**Your tasks**:
**A.** Do the following statements agree with the passage about Mimi's camp friend? Answer yes or no for each, quoting the words of the passage that decide it.
(i) Mimi was six when she attended the sign language summer camp.
(ii) The camp lasted a full month.
(iii) The camp ended with a pizza party.
**B.** Answer these questions from the passage about Mimi's camp friend.
(i) Where was the sign language summer camp offered?
(ii) What color was Bella's hair?
(iii) What did Bella love?
**C.** Can you carry the passage about Mimi and her camp friend Bella forward, starting right after its last sentence?

**Excerpted passage**:
• • • •

One silver lining (yes, damn it, they can be there, just don’t ask me for them before I’m ready!) to our family’s experience is how Mimi is so naturally accepting of just about anything she might run into in the way of disabilities around her. I learned how deep this full acceptance can run when she was only six, and had spent a couple of weeks at a sign language summer camp offered at Children’s Hospital. As the final day of camp approached, with an ice cream party to finish things off, Mimi was very excited that I would get to meet her “best friend at camp”, Bella. I asked questions about her – six-year-old best friendships are remarkably short on detail – and learned that she was Mimi’s age, had long dark hair, loved Webkinz stuffies, and “she’s just fun”.

• • • •

[Saved data entries]
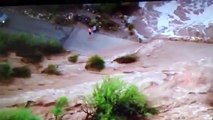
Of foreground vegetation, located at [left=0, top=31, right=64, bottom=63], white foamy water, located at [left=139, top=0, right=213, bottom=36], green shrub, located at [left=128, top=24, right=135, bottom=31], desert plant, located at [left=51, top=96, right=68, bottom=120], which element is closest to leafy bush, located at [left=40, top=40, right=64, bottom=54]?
foreground vegetation, located at [left=0, top=31, right=64, bottom=63]

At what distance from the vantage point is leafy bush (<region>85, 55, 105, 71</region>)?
1986 millimetres

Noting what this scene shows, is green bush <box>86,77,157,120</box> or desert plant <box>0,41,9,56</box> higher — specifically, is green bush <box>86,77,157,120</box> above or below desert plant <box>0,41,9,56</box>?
below

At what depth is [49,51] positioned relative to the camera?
79.2 inches

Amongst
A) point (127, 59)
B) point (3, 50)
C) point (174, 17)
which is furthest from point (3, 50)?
point (174, 17)

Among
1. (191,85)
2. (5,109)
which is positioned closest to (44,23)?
(5,109)

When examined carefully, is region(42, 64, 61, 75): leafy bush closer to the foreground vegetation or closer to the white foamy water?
the foreground vegetation

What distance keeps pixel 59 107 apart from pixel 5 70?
1.03 feet

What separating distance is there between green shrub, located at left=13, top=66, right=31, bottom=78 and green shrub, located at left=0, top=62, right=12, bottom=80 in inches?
1.0

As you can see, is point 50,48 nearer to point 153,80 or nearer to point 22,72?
point 22,72

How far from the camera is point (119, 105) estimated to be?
1.90m

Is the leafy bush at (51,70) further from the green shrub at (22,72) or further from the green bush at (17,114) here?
the green bush at (17,114)

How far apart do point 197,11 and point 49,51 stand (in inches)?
29.6

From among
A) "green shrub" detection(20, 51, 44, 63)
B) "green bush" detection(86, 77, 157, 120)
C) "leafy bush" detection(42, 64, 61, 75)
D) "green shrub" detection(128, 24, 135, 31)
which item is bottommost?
"green bush" detection(86, 77, 157, 120)

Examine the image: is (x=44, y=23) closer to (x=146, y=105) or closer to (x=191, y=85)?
(x=146, y=105)
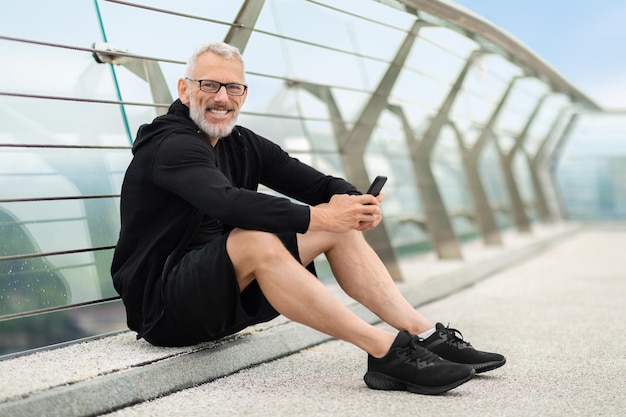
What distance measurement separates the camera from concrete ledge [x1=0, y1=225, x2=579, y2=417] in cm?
224

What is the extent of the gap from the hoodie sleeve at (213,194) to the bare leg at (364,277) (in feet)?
0.85

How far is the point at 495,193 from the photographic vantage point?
479 inches

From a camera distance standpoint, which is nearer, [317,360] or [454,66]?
[317,360]

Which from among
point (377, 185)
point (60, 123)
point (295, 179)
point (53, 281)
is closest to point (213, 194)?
point (377, 185)

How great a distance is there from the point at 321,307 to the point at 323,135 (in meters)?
3.19

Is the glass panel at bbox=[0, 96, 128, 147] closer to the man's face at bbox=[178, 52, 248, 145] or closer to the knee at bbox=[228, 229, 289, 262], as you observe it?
the man's face at bbox=[178, 52, 248, 145]

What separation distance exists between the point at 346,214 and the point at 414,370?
58cm

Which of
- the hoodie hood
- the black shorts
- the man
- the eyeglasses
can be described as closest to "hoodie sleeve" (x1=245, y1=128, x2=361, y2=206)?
the man

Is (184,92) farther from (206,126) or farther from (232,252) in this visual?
(232,252)

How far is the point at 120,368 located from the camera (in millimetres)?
2531

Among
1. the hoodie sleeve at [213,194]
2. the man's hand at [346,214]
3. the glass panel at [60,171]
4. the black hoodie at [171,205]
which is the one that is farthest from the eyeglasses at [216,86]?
the glass panel at [60,171]

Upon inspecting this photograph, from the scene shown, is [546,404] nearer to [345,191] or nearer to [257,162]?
[345,191]

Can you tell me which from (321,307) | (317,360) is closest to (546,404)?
(321,307)

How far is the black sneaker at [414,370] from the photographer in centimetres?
244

• • • •

**Responses to the tasks**:
**A.**
(i) Yes: "when she was only six"
(ii) No: "had spent a couple of weeks at a sign language summer camp"
(iii) No: "with an ice cream party to finish things off"

**B.**
(i) At Children's Hospital
(ii) Dark
(iii) Webkinz stuffies

**C.**
When the ice cream was served and I had made sure Aida was being supervised so she wouldn’t steal other kids’ food or wander off somewhere, Mimi grabbed my arm and dragged me through the crowds of people talking loudly with both voices and hands to introduce me to Bella. I was led up to a lovely little girl with long, dark hair, a humor-filled smile – and sitting in a slightly distorted position in a wheelchair. Mimi had not only failed to mention this detail, when I pointed this out to her later she was genuinely puzzled as to why I would bother – though she did share that Aida had tried more than once to climb into the chair on top of Bella for the fun of the ride.
This year Mimi rides the short bus to school with her sister. The door-to-door service is hard to beat, but I’d had some qualms about whether it was okay to expect her to ride as the only “typical” student in a bus of disabled kids. Shame on me. Mimi tells great stories of those rides, completely matter-of-fact and therefore beautiful and expressive of the kind of love that makes even a cynic like me stay hopeful about humanity. “Lawn Boy really likes when I sit next to him, so I usually do, but when he spits I tell him he has to stop or I’ll have to change seats.” “Unicorn Guy likes to make animal noises, so I give him animals to be during the bus ride. If you say ‘flamingo’ or some other animal he doesn’t know the noise for, he barks.”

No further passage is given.